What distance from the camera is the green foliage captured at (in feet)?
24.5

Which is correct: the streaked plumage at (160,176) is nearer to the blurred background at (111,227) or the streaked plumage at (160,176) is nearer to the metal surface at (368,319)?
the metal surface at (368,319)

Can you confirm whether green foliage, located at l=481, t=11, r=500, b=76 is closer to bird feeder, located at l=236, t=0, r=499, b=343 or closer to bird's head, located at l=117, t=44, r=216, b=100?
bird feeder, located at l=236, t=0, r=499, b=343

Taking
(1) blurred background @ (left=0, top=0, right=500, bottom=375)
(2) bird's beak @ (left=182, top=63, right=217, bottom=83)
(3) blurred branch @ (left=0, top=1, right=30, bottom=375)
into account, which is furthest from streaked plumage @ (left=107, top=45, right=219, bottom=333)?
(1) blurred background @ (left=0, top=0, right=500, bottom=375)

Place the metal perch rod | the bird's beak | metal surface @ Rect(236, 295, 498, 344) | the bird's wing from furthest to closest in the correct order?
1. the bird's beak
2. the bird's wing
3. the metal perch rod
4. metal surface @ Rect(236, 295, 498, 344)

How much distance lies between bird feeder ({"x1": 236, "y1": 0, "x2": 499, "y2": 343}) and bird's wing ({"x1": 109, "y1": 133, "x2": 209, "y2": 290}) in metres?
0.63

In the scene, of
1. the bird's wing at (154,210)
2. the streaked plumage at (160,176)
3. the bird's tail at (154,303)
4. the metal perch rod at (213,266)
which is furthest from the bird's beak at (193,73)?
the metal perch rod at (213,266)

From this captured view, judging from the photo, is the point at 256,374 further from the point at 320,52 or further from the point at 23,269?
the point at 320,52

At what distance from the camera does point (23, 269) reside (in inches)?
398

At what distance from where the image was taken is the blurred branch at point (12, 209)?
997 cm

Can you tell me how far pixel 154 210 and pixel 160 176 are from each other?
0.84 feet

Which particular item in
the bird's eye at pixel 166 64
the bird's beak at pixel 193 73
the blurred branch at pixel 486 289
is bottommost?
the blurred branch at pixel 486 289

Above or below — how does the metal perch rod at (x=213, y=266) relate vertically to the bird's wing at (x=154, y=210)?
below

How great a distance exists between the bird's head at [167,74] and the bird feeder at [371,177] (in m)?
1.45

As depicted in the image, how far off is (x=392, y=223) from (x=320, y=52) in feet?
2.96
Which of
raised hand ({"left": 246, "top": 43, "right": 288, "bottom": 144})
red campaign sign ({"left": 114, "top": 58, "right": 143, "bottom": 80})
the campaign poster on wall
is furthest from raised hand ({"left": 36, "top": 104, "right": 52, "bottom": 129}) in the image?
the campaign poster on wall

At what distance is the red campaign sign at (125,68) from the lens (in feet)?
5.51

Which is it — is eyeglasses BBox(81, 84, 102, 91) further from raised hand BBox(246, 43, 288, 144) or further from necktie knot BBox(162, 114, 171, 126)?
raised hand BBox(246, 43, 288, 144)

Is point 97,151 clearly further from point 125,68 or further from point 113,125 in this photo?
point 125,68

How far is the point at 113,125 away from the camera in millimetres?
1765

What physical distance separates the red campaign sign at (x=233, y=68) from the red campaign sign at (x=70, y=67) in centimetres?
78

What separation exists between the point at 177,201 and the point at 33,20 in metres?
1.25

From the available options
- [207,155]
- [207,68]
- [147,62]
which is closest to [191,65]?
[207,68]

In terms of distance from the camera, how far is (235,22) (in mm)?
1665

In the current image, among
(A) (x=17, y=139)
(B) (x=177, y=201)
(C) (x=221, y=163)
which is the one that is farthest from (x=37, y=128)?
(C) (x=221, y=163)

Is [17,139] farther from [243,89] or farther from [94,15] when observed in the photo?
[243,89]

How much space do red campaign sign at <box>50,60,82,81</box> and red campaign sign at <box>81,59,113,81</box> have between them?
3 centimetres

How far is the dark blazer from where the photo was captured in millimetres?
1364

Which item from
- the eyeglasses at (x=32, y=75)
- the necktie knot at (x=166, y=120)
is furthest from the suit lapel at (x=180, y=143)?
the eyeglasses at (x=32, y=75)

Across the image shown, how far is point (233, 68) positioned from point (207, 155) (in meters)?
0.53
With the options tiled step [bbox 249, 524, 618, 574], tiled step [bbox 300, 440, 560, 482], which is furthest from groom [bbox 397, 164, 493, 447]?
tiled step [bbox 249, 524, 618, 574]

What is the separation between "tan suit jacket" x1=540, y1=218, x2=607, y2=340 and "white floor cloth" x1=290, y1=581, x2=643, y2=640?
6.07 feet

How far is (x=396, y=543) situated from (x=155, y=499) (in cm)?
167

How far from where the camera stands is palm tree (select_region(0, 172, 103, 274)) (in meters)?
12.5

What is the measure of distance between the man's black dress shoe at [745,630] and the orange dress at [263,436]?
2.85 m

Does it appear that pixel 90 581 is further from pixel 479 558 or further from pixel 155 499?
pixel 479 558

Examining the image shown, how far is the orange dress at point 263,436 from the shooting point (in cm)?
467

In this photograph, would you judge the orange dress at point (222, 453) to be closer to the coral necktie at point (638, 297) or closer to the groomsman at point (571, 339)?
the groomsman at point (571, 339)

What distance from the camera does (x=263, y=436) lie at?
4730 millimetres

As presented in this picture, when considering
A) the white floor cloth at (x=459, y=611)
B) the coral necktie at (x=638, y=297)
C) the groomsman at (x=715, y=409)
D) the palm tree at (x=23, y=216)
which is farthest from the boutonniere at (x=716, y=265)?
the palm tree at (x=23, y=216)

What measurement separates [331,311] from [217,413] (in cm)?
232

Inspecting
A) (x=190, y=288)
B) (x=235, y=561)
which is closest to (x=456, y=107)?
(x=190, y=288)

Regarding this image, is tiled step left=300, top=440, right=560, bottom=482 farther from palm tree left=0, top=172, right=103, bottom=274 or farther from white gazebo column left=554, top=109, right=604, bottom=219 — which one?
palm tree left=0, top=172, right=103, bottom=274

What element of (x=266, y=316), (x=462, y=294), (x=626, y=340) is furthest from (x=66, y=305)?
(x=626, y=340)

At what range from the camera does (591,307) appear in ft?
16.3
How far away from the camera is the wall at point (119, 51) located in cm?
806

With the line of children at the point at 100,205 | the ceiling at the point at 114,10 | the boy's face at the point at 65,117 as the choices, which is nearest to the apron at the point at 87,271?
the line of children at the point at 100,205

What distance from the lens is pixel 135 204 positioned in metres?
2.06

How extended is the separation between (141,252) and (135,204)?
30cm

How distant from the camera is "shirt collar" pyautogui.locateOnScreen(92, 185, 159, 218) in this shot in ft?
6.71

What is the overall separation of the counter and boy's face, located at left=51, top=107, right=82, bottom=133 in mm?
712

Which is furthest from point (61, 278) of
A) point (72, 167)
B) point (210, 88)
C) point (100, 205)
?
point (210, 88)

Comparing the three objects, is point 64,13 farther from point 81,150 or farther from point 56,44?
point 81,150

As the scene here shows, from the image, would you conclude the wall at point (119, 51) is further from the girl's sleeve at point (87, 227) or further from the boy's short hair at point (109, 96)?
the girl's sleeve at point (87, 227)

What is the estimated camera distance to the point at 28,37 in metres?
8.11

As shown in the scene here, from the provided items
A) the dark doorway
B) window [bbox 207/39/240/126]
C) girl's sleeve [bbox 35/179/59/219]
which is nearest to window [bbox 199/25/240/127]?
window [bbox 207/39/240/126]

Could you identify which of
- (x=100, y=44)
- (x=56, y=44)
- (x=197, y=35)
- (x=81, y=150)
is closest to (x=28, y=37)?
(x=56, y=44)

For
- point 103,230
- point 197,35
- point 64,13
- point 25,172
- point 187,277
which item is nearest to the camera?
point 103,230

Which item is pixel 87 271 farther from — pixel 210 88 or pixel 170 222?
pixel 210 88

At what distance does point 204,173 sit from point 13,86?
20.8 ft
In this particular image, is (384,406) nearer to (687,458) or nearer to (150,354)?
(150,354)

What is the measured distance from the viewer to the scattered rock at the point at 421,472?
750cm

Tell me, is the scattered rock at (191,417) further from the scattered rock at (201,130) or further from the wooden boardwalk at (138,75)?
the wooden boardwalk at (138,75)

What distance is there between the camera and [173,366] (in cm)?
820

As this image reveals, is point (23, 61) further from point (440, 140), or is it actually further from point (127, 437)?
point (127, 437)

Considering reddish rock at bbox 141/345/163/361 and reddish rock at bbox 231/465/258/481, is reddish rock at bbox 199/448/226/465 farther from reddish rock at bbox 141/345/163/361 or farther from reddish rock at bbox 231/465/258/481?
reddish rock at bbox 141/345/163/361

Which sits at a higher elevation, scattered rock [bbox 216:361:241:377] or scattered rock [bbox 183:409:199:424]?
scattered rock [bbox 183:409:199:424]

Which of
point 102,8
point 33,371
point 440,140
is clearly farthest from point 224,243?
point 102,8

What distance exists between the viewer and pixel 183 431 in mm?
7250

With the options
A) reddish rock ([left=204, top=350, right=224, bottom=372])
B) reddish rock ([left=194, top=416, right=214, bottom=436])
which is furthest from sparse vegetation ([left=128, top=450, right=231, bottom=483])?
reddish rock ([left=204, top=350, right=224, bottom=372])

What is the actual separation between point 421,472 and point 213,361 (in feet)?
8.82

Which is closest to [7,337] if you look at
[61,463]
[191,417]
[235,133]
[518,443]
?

■ ■ ■ ■ ■

EXERCISE DETAILS:
Rewrite the records from their first line through the line with "4. metal surface @ Rect(236, 295, 498, 344)", replacing "streaked plumage" with "striped plumage" and leaving everything else unchanged; give only those lines.

WRITTEN SOLUTION:
What distance from the camera is the green foliage captured at (in feet)?
24.5

Which is correct: the striped plumage at (160,176) is nearer to the blurred background at (111,227) or the striped plumage at (160,176) is nearer to the metal surface at (368,319)?
the metal surface at (368,319)

Can you confirm whether green foliage, located at l=481, t=11, r=500, b=76 is closer to bird feeder, located at l=236, t=0, r=499, b=343 or closer to bird's head, located at l=117, t=44, r=216, b=100?
bird feeder, located at l=236, t=0, r=499, b=343

Taking
(1) blurred background @ (left=0, top=0, right=500, bottom=375)
(2) bird's beak @ (left=182, top=63, right=217, bottom=83)
(3) blurred branch @ (left=0, top=1, right=30, bottom=375)
into account, which is furthest from striped plumage @ (left=107, top=45, right=219, bottom=333)?
(1) blurred background @ (left=0, top=0, right=500, bottom=375)

Place the metal perch rod | the bird's beak | metal surface @ Rect(236, 295, 498, 344) | the bird's wing from furthest to closest in the correct order?
1. the bird's beak
2. the bird's wing
3. the metal perch rod
4. metal surface @ Rect(236, 295, 498, 344)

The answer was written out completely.